In DE-OS 31 17 286, a so-called packer is disclosed for the above purpose and has a tubularly-shaped filling stub which is fixed in a fluid-tight manner in a borehole formed in a structure. A rubber sleeve encircling the filling stub fixes the stub in the borehole and the sleeve is radially clamped in the borehole and undergoes an axial shortening.
In this type of attachment, a cumbersome manipulation by the user is involved. Moreover, excessive pressure and partial spalling of the surface of the structure can occur during the clamping operation in the outer region of the borehole. Furthermore, such packers have a complicated construction and, as a result, are expensive.
A simpler device as compared to the packer is disclosed in DE-OS 32 03 871. The packing device in this patent publication has essentially a conically-shaped outside configuration so that a wedge-type fastening in the borehole is achieved for the purpose of sealing using the packing device. Experience has shown that the retaining values developed are mostly insufficient for resisting the counterpressure occurring when the mass is injected, with the result that the packing device is released and the sealing action is lost.
From DE-OS 22 26 169 concerning securing anchor ties in the ground, it is known to fasten an essentially tubular-shaped anchor in the outer region of the borehole by introducing cement and water into the gap located between the anchor and the borehole wall.
After the cement mortar have set, which can require a long period of time, additional cement mortar is introduced into the deeper region of the borehole for effecting the desired anchorage.

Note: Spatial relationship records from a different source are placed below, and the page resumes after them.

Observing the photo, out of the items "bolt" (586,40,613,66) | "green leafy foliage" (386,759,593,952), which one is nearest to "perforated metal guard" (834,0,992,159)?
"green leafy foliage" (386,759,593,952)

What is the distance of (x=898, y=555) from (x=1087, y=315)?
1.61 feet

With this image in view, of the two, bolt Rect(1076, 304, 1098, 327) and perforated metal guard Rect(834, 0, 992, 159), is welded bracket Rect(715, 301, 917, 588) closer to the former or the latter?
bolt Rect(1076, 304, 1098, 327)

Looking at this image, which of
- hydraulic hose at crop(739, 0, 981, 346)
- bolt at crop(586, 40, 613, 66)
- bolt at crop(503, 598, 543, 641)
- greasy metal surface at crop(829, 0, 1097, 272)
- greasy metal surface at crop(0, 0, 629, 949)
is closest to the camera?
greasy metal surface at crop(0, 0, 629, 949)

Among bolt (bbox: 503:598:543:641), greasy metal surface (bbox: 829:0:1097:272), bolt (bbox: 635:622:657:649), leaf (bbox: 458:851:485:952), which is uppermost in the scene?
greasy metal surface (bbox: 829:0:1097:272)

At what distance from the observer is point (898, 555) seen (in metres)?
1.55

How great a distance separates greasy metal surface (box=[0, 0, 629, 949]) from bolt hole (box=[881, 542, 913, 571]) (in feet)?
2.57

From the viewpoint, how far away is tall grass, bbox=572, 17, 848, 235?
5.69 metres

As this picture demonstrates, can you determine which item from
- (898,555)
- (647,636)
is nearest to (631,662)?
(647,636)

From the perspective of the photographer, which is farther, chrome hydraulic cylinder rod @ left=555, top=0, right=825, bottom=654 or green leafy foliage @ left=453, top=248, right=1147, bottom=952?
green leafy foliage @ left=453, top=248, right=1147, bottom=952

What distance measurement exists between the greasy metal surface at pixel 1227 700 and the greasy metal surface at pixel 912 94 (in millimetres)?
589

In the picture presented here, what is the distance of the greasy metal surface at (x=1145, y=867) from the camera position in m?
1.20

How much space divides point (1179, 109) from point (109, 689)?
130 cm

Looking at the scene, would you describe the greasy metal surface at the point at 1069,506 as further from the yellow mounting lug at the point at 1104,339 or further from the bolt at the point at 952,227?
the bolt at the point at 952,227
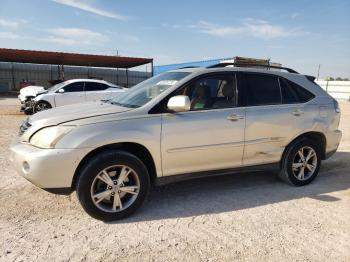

While the present invention deals with the repair or rehabilitation of a structure such as in the method disclosed in DE-OS 22 26 169, a comparison with previously-mentioned restoration of cracked or porous structures is not possible. In this described method, the anchor tie, inserted into the borehole, passes through different layers of the ground and forms an element for holding the layers together. Accordingly, cement mortar is introduced into a gap between the anchor tie and the inside surface of the borehole for establishing a connection between the individual ground layers and the anchor tie. Since only the borehole, that is, the gap between the borehole surface and the anchor tie is to be filled with cement mortar, high pressures are not required for injecting the mortar, as would be needed in the previously-mentioned methods of repairing cracked structures. The mortar introduced into the outer region of the borehole for fixation purposes does not have to meet any higher requirements, particularly as far as compression strength is concerned. In addition, in the case of anchor ties, a long period of time is required before the completion of the anchorage, accordingly, a long setting time for the cement mortar used for filling the borehole as well as for fastening the anchor tie is acceptable.
Therefore, the primary object of the present invention is to provide a method of injecting flowable masses into cracks in a structure which is characterized by the simplicity of the steps and the apparatus involved, so that a dependable seal is provided for injecting the flowable mass and sealing the cracks.
In accordance with the present invention, initially a borehole traversing the cracks in the structure is formed and a tubular member is inserted into the borehole with the tubular member having a smaller diameter than the borehole diameter. Next, the opening into the gap between the borehole surface and the tubular member is sealed by injecting a hardenable sealing mass. After the sealing mass has hardened, a flowable hardenable mass is injected through the tubular member into the structure.
In accordance with the method of the present invention, the tubular member is surrounded by the sealing mass at least in the outer region of the borehole, so that after the mass is hardened, the tubular member is fixed and sealed in a tight manner. A dispensing device normally used for injecting such flowable masses is employed for filling the sealing mass into the annular gap between the borehole surface and the tubular member. Such dispensing devices include dispensing nozzles permitting a sufficiently accurate supply of the sealing mass into the annular gap. The distribution of the sealing mass into the annular gap is adequately supplied, if the dispensing nozzle is applied only at one point around the annular gap. To facilitate the distribution of the sealing mass, however, the dispensing nozzle can be positioned at several different locations around the annular gap.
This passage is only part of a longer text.